We all know that the cost of acquiring a new customer is much higher than the cost of retaining an existing customer. LNR contracts not only secure new business over a length of time, but it also encourages repeat business by building that relationship between your hotel and the organization.
Think about it, the company went through a whole process to finally negotiate a great deal with ultimately your hotel, it would take a lot for that company to want to re-enter that whole selection process and do that all over again because that is timely and costly for them as well. Make them happy and you will not have only just won their business this year, but keep making them happy and you’ll have very lucrative business for years to come.
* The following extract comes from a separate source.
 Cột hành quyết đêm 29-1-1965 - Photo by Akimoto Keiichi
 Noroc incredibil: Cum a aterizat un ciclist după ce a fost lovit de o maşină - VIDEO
To add, many business travellers probably have never stayed at your property before, so by gaining that exposure and impressing that guest, they are also likely to recommend your hotel to their friends and family back home, or have friends in other organizations that are looking for accommodation in your city. Impressing them here will also increase their chances of booking with you for their own leisure travel. Big group events and conferences are especially impactful as they have the opportunity to scale up a great experience and the word of mouth from that is invaluable.
LNR contracts are essential to a successful hotel sales strategy. They allow you to forecast for those shoulder seasons and drive up demand during those peak periods. They also allow you to build long term relationships that drive repeat business and create a brand reputation and loyalty. It’s almost a no-brainer.